Directive
Return the stretch of the rows from the line containing "Compared to the" through the end of the rows, copying every character unchanged.

·····

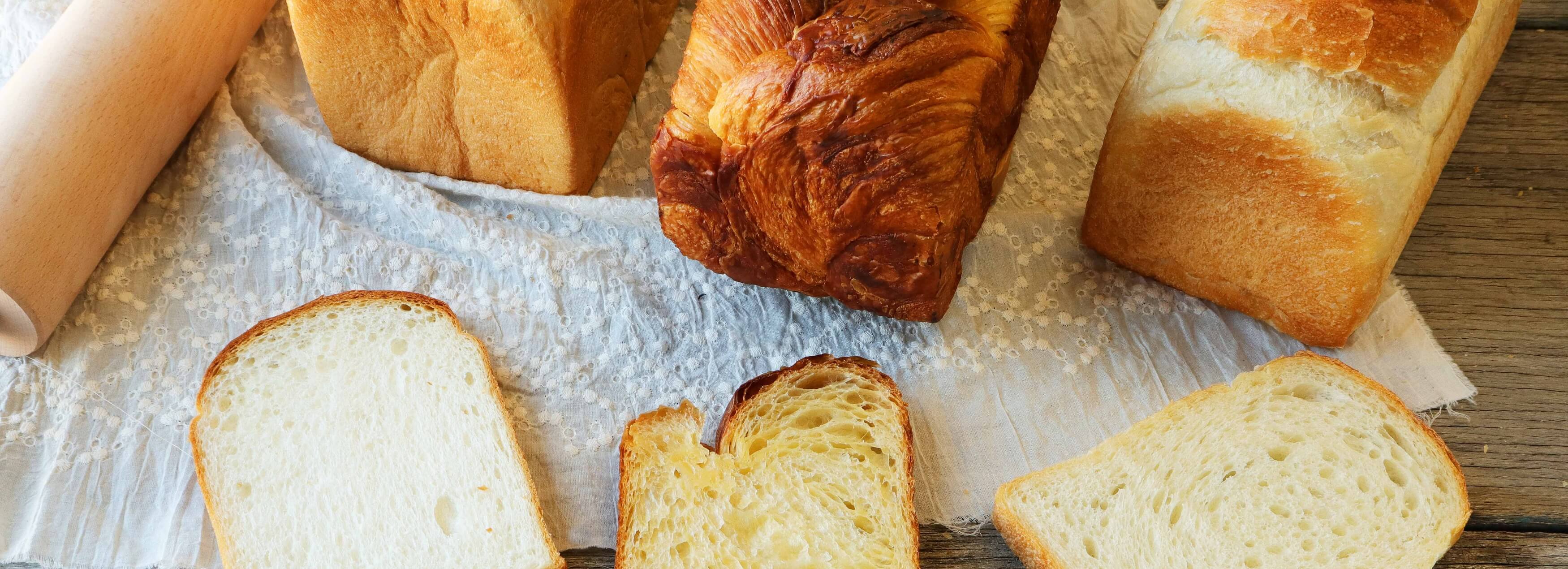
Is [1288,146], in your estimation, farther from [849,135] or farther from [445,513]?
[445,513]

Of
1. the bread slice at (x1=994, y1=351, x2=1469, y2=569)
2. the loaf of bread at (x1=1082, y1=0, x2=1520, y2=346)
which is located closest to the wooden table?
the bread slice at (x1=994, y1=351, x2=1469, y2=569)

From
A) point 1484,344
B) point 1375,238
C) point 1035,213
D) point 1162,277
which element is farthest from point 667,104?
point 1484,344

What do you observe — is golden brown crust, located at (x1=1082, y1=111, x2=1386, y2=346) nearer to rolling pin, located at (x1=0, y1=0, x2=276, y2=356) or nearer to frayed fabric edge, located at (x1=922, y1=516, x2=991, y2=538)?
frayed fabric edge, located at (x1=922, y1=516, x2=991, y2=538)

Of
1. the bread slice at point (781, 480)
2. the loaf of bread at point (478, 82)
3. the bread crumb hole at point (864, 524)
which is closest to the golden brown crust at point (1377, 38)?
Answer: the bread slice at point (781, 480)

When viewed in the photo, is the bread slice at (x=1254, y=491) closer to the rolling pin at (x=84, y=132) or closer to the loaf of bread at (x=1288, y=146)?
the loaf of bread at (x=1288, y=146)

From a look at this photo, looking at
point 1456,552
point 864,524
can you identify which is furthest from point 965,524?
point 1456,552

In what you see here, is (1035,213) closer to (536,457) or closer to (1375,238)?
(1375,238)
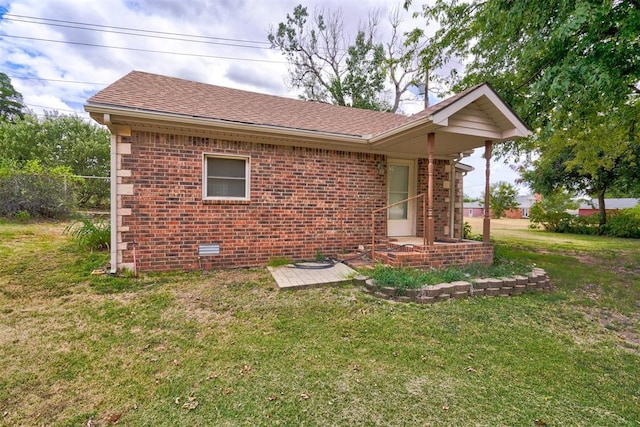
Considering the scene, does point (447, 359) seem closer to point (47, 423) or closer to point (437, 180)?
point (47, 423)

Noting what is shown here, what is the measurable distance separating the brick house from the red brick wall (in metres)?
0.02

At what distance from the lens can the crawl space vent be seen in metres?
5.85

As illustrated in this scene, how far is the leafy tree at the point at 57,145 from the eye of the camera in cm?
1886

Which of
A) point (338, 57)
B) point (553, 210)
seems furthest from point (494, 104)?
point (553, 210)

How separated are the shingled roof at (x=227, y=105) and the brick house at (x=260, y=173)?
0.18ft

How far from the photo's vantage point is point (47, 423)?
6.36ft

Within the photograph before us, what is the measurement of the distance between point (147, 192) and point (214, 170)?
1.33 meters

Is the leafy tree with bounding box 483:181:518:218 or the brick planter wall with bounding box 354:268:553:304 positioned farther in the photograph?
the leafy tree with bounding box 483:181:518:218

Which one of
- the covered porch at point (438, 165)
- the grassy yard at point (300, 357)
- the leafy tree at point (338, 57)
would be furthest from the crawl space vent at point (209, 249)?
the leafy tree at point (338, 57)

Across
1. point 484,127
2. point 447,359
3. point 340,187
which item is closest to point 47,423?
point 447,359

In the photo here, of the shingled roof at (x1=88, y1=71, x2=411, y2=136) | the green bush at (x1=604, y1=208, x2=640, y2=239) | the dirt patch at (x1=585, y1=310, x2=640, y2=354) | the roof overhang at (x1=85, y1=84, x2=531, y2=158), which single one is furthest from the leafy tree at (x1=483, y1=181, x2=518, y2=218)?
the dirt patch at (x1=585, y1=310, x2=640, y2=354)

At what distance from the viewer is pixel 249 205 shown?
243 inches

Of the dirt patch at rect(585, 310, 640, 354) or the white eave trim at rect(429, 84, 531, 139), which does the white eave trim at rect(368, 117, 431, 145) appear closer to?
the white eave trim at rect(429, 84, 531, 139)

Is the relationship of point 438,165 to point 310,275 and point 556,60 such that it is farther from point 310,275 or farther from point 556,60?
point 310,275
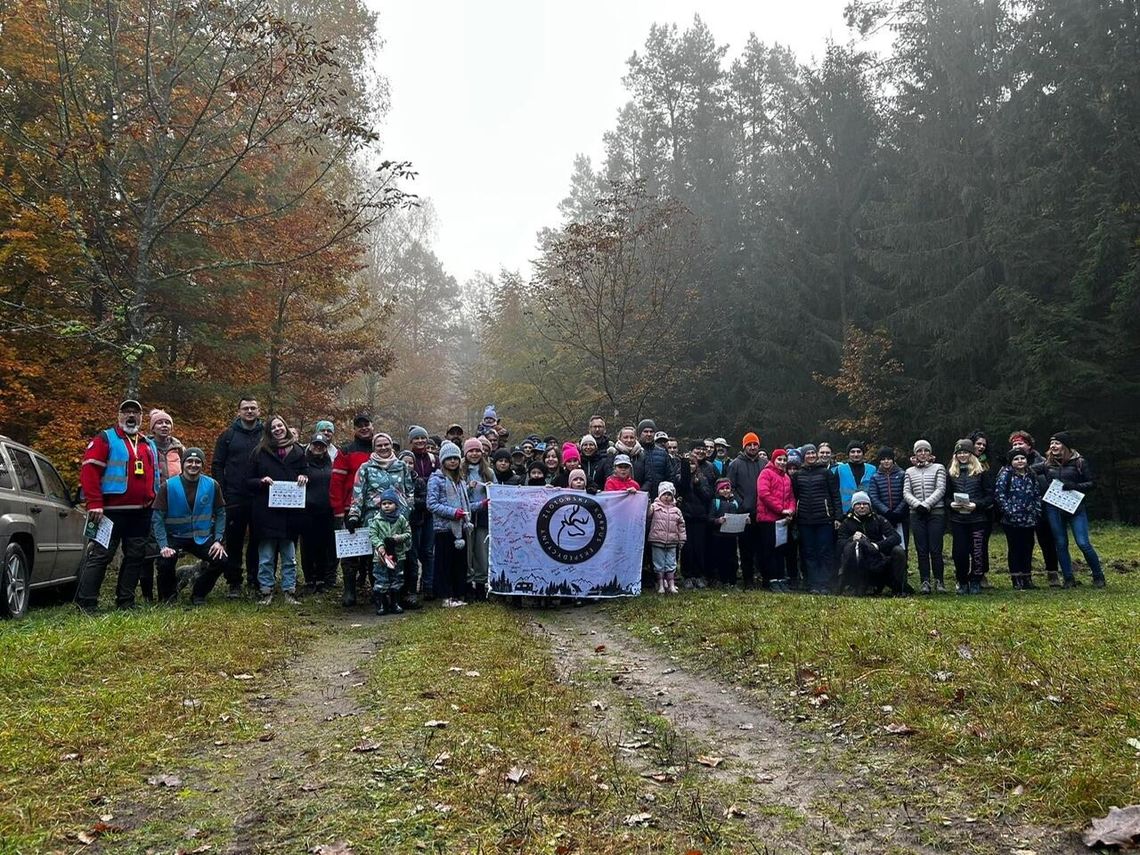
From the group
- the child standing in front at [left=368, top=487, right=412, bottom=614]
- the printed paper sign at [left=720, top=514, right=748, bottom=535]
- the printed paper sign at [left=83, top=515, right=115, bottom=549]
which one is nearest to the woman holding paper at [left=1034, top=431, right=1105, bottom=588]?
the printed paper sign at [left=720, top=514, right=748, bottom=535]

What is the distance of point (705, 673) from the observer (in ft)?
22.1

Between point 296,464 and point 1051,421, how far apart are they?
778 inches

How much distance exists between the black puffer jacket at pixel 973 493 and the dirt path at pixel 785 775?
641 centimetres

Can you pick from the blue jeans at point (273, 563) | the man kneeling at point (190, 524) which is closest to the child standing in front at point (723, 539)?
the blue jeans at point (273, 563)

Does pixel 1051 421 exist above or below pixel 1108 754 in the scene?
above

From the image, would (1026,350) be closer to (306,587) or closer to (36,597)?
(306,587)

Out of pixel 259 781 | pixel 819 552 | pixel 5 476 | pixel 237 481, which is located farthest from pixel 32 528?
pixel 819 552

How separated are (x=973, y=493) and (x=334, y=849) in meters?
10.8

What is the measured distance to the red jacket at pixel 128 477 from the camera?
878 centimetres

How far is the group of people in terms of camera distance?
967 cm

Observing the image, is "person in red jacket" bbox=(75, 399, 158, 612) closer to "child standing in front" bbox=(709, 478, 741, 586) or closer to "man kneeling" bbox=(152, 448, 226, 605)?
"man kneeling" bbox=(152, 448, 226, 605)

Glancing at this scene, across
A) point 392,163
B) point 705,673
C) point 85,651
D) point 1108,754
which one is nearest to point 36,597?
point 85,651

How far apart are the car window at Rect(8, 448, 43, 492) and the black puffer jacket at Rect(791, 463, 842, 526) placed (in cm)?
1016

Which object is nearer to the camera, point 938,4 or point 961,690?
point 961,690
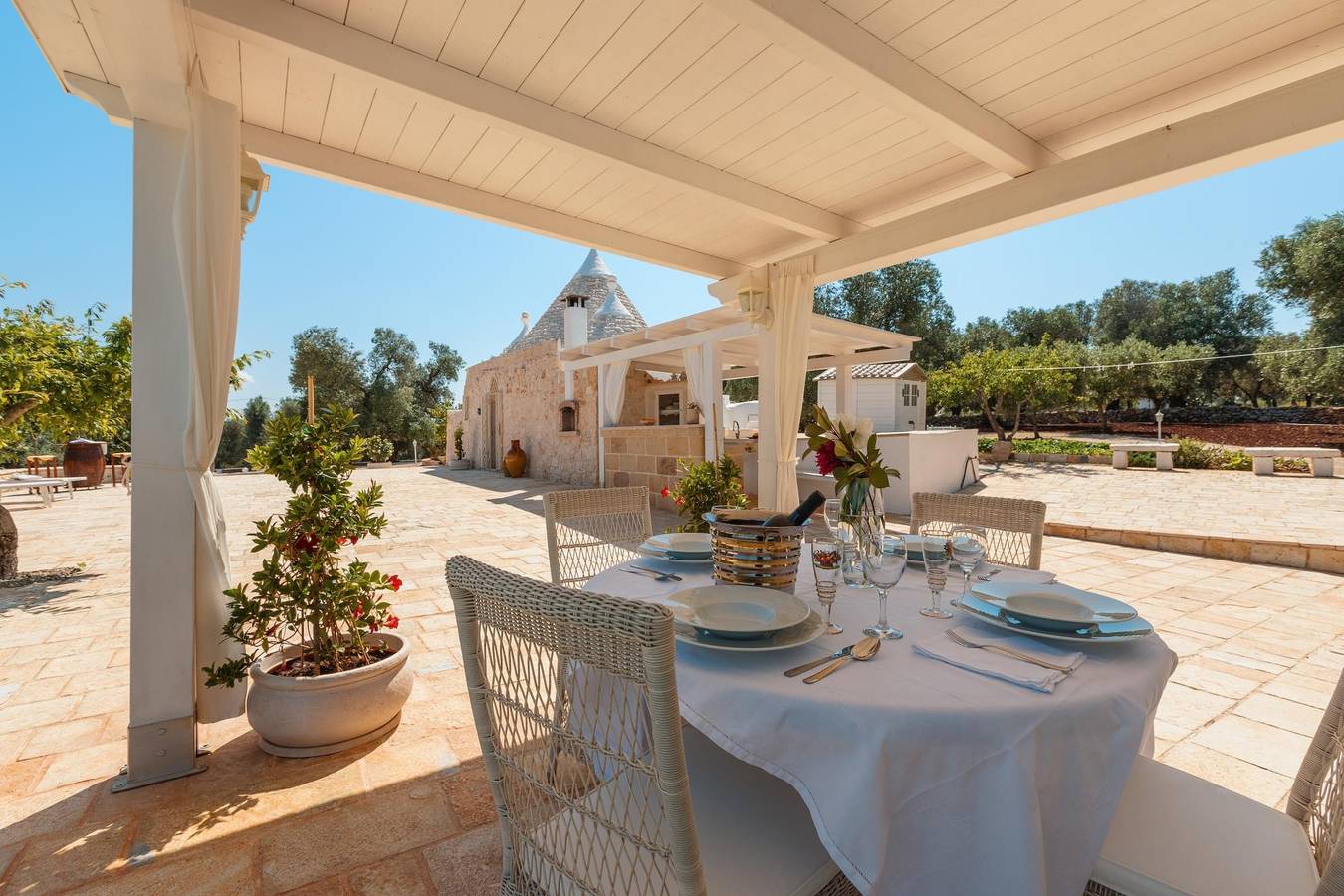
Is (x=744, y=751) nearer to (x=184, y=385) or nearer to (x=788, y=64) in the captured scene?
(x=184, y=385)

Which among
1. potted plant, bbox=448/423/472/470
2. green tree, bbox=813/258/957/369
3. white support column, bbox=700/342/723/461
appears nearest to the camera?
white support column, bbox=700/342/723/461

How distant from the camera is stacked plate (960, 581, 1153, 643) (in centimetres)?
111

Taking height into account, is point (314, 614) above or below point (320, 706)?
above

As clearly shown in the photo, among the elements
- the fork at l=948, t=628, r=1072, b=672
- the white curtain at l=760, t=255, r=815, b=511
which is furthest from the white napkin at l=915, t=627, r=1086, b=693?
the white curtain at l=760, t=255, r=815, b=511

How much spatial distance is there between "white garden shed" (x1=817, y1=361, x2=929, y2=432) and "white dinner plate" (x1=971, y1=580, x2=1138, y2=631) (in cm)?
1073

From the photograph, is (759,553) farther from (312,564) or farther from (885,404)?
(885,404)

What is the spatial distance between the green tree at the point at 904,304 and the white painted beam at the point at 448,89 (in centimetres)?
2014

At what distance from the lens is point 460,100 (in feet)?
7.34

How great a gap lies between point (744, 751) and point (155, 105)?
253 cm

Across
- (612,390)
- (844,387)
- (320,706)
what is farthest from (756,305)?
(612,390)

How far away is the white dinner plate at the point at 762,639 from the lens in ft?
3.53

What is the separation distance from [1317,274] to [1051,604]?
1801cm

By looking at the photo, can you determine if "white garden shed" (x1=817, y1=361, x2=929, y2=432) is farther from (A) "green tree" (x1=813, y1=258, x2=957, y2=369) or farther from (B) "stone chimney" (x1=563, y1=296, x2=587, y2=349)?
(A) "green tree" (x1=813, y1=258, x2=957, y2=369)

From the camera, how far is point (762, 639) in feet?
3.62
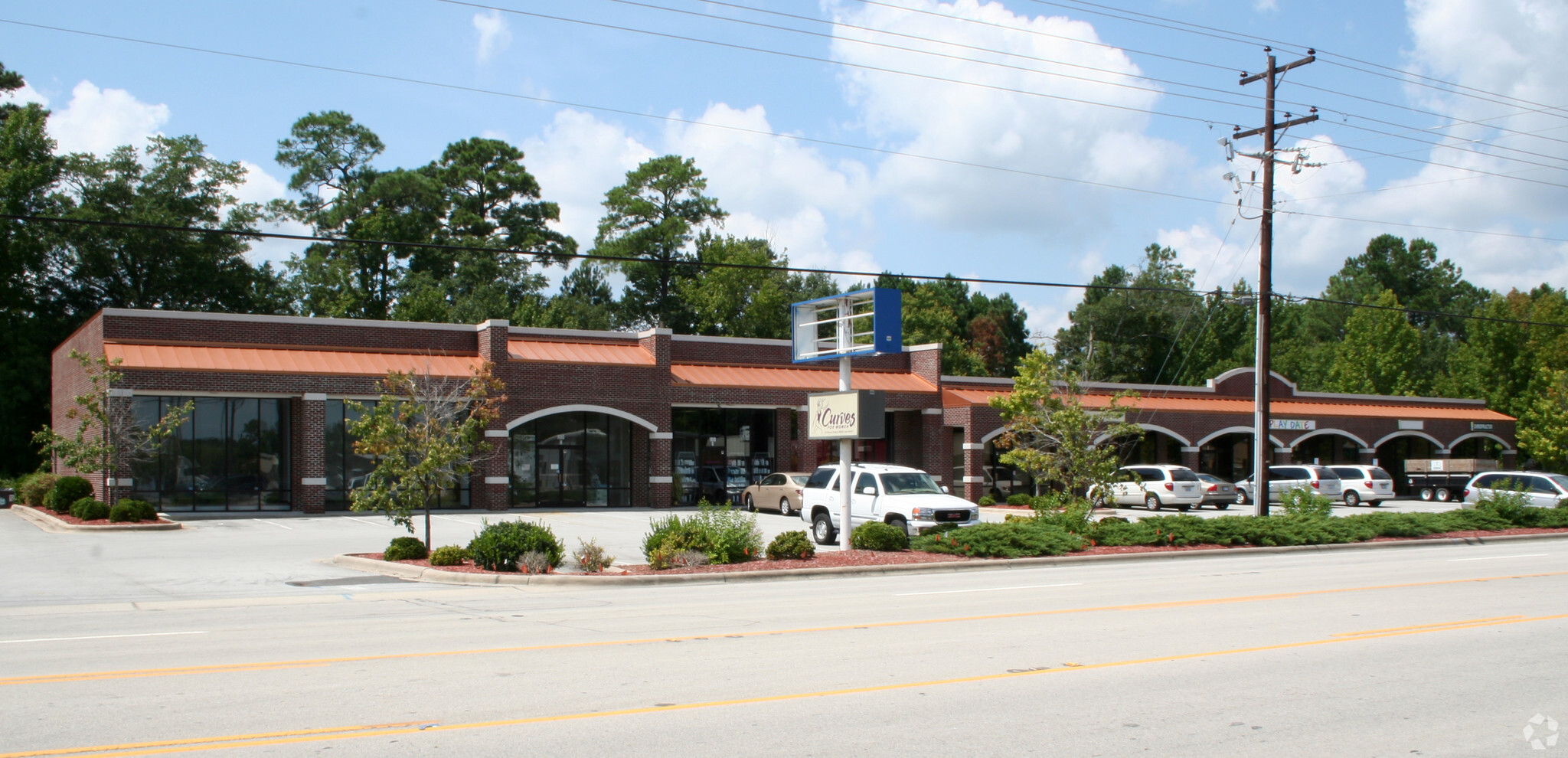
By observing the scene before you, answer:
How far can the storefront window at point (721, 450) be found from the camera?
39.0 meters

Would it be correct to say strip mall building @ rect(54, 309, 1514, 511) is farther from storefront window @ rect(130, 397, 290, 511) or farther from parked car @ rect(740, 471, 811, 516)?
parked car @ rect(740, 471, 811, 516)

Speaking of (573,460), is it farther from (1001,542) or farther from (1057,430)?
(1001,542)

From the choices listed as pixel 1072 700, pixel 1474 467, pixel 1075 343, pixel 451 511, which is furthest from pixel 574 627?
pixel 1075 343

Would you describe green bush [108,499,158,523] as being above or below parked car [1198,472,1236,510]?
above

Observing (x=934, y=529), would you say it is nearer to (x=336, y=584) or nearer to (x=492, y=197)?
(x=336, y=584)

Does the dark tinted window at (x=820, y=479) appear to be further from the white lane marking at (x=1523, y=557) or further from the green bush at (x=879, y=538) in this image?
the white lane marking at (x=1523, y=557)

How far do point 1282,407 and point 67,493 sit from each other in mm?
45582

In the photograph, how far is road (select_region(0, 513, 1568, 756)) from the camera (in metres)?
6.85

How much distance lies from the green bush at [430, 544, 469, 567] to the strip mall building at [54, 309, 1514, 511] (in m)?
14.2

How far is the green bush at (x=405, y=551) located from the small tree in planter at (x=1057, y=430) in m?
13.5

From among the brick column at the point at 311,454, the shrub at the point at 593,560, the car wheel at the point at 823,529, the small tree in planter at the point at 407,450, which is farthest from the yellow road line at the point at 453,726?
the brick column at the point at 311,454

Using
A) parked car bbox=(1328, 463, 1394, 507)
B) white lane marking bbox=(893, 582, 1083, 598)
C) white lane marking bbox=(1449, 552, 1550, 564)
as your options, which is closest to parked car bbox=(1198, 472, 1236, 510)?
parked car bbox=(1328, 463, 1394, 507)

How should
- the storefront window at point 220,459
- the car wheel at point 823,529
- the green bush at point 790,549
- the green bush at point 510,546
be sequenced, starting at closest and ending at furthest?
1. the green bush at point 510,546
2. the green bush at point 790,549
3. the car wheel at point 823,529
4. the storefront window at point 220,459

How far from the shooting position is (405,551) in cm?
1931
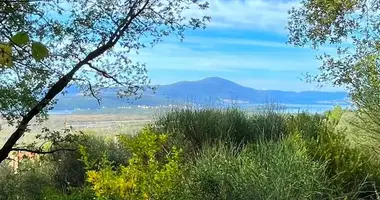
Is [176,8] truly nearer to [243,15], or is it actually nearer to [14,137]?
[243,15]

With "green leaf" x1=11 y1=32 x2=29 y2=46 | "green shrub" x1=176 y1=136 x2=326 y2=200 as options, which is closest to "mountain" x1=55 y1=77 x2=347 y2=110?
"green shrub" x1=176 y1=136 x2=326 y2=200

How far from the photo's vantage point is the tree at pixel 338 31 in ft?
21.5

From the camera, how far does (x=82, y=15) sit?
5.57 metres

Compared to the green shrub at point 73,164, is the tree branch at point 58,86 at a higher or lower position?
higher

·····

Expected output
Compared to the green shrub at point 73,164, is the tree branch at point 58,86 at a higher or lower position?
higher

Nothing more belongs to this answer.